Di tanto in tanto si sente dire che mai come oggi la parola, quella scritta in particolare, ha avuto tanto spazio e tanta importanza nella vita delle persone. Poi, quando ti capita sotto gli occhi un libro di poesia, allora capisci che si riferiscono al tocuch screen e soprattutto cosa si dovrebbe intendere per centralità della parola. E’ lì,“nell’epoca di un caos che nomina tutto”, che “la parola non finge ma si schianta sulla pagina”. Lo scrive Nicola Vacca nel suo prezioso Vite colme di versi, un invito ragionato alla poesia novecentesca tessuto intorno alle figure di una ventina di poeti, metà italiani metà stranieri, alcuni celebri altri meno, tutti accomunati dalla ricerca della solitudine come salvacondotto per purezza e autenticità. Lontani da mode e consorterie, nemici di omologazione, regole e morale di massa, offerti al lettore su un piatto dalla prosa ben tornita, i poeti di Vite colme di versi ci ricordano che, a differenza della narrazione, la poesia si pone sempre un compito.

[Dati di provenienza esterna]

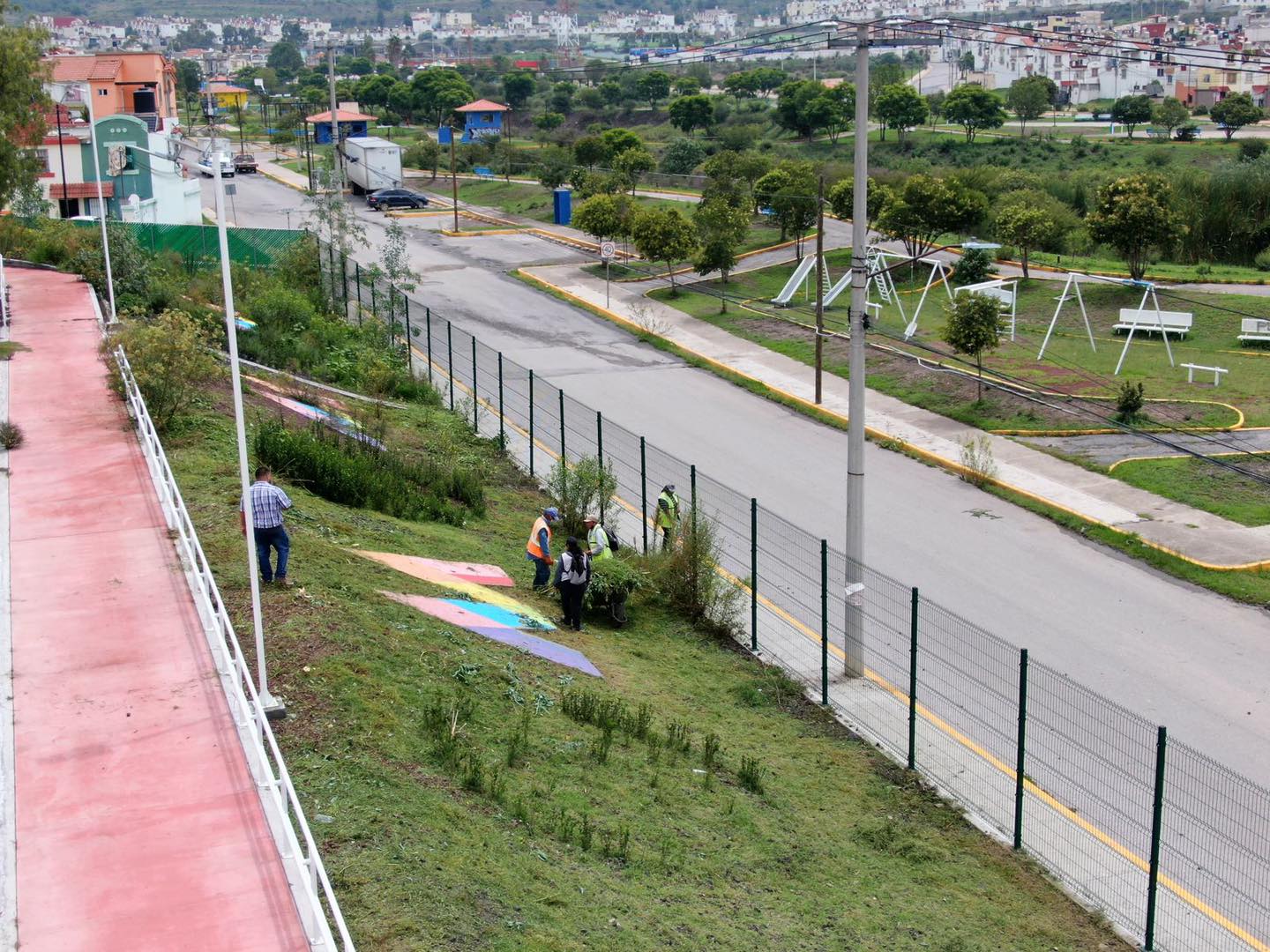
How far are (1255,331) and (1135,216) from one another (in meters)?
5.46

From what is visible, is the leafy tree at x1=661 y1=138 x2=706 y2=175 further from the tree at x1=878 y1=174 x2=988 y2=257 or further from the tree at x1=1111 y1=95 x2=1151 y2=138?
the tree at x1=878 y1=174 x2=988 y2=257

L’attenzione di Vacca verso gli irregolari ci porta a comprendere che l’essenza stessa della poesia è proprio l’anomalia, lo scarto, la devianza, dal linguaggio comune, dalla vita comune, dal sentire comune, e la scrittura, secondo la lezione di Carlo Bo, è esercizio preliminare finalizzato a disporre l’anima al puro ascolto della voce indescrivibile dell’essere. Lì arrivano i poeti di Vite colme.
Perché la verità è sempre in pericolo, quando l’uomo non è capace di scolpire il cuore vivo sulla roccia del divenire
Questi uomini ancora capaci di scolpire il cuore vivo sulla roccia sono proprio loro, i poeti, scelti da Vacca secondo una logica profonda che delinea una mappa cartografica e antropologica allo stesso tempo: i dodici poeti italiani provengono da un’area geografica ben precisa, quella dell’Italia centro-meridionale, da sempre terra di docg poetico che ha prodotto, da Campanella a Leopardi passando per Giordano Bruno, una lirica sospesa tra aneliti gnomico-orfici e istanze filosofico-speculative. Non a caso, dopo Caproni, Bigongiari e altri (splendida la riscoperta di Salvia, Calogero e Cacciatore) la dozzina italiana si chiude con Gatto: all’alba degli anni trenta, trasferitosi dal profondo sud a Milano, città industriale e impiegatizia, sradicato da quel meridione che folgorò Carlo Levi come un Gauguin in Lucania, Gatto pubblicò le prime sillogi. Erano opere venate di nostalgia, una nostalgia delle origini che si traduceva nel nodo memoriale e archetipico infanzia-luce-terra, nodo in cui il ricordo della partenza si associava alla parola morte (Morto ai paesi). Uniche eccezioni alla dozzina centro-italica (in cui sguazza la canzone d’autore di Piero Ciampi) i lombardi Erba e Sanesi (il primo per la tentazione metafisica, il secondo per la l’ansia morale), anomali alla città dei capitani d’industria (quella Milano – leggi Mondadori – che rifiutò le ultime opere di Bigongiari) che, insegna Vacca, è responsabile dell’appiattimento editoriale su linee minimaliste nate dalla fusione di motivi lombardi con una certa idea emiliana della poesia.
Questo settentrionalismo (Vacca non fa nomi ma allude a certa poesia come quella Maurizio Cucchi, il cui corrispettivo musicale – contrapposto al maudit Ciampi – potrebbe essere il protegé Vecchioni) è per Vacca la morte della poesia, con quel suo rendercela, citando Ruffilli, “una chiosa ironica e asciutta intorno alla vita quotidiana”. La selezione degli autori stranieri (da Murray alla Bachmann, da Zagajewsky all’amato Celan) è dettata proprio dalla debita distanza a questo chiosare la quotidianità e allo sterile esercizio del pensiero concettuale: sulla pericolosa soglia del nichilismo, in mezzo agli stupri della parola, questi poeti del nord che non hanno conosciuto l’ermetismo (“la mancanza di una lingua profetica”), pur bruciati dall’inquietudine, riescono, come il tedesco Kruger, a “fare allo stupore la grazia di una proroga”, oppure, come Prévert si sporcano umilmente le mani nel quotidiano. Anche per loro, miracolosamente, la poesia è una voce che si leva dal deserto. Così, nelle immense e aride distese attraversate dall’uomo, la parola ha la necessità di pronunciare la salvezza.